Problem details:
Each entry needs to be restated exactly as written.

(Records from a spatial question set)
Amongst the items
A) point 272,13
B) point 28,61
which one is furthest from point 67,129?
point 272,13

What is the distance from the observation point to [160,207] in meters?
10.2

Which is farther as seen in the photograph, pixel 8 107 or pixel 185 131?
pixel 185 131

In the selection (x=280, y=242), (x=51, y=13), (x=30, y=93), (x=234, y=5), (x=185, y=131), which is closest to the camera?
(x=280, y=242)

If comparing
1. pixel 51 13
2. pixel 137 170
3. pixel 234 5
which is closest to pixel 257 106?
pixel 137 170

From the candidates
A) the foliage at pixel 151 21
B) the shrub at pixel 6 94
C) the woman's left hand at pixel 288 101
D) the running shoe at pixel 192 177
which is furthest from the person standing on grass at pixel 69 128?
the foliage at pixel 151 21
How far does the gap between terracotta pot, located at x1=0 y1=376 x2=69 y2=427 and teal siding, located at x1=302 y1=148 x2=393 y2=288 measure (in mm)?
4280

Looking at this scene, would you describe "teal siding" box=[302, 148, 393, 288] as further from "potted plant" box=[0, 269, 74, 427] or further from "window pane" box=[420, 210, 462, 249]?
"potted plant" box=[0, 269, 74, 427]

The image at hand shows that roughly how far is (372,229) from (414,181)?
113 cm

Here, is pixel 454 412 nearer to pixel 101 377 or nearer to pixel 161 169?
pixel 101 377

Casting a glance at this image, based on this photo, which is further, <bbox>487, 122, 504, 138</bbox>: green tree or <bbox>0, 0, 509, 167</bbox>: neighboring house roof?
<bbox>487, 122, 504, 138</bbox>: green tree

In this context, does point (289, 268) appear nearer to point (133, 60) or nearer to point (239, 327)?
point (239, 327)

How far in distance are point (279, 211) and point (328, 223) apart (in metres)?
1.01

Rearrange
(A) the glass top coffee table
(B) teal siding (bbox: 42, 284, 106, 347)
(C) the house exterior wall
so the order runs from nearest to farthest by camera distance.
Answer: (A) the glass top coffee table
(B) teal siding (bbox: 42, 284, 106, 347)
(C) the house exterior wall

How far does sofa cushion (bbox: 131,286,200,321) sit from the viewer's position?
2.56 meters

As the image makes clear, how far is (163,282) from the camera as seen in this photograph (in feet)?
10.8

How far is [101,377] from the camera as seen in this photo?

Output of the exercise:
Amongst the items
A) point 272,13
B) point 28,61
which one is furthest from point 67,129?
point 272,13

What is the distance from the observation point to [160,207] in meters?
10.2

Which is farther as seen in the photograph, pixel 8 107 or pixel 185 131?
pixel 185 131

In the selection (x=280, y=242), (x=51, y=13), (x=30, y=93), (x=234, y=5), (x=185, y=131), which is closest to the camera?
(x=280, y=242)

If comparing
1. pixel 51 13
2. pixel 137 170
3. pixel 234 5
which is closest to pixel 257 106?
pixel 137 170

From the candidates
A) the foliage at pixel 151 21
B) the shrub at pixel 6 94
C) the woman's left hand at pixel 288 101
D) the running shoe at pixel 192 177
which is furthest from the person standing on grass at pixel 69 128?
the foliage at pixel 151 21
How far does the gap between terracotta pot, located at x1=0 y1=376 x2=69 y2=427 and teal siding, located at x1=302 y1=148 x2=393 y2=288 measure (in mm)?
4280

Looking at this scene, would you describe "teal siding" box=[302, 148, 393, 288] as further from "potted plant" box=[0, 269, 74, 427] or further from "window pane" box=[420, 210, 462, 249]?
"potted plant" box=[0, 269, 74, 427]

The image at hand shows that roughly how far is (372,229) from (414,181)?
113 cm

Here, is pixel 454 412 nearer to pixel 101 377 or nearer to pixel 161 169?
pixel 101 377

Casting a glance at this image, based on this photo, which is further, <bbox>487, 122, 504, 138</bbox>: green tree or <bbox>0, 0, 509, 167</bbox>: neighboring house roof?
<bbox>487, 122, 504, 138</bbox>: green tree

In this context, does point (289, 268) appear nearer to point (133, 60) or nearer to point (239, 327)?
point (239, 327)

How far in distance are point (279, 211) and point (328, 223) apart (in metres)?
1.01

Rearrange
(A) the glass top coffee table
(B) teal siding (bbox: 42, 284, 106, 347)
(C) the house exterior wall
so the order runs from nearest to farthest by camera distance.
Answer: (A) the glass top coffee table
(B) teal siding (bbox: 42, 284, 106, 347)
(C) the house exterior wall

How far does sofa cushion (bbox: 131,286,200,321) sit from the viewer's position?
2.56 meters

As the image makes clear, how far is (163,282) from the camera as seen in this photograph (in feet)?
10.8

How far is [101,377] from the camera as seen in this photo?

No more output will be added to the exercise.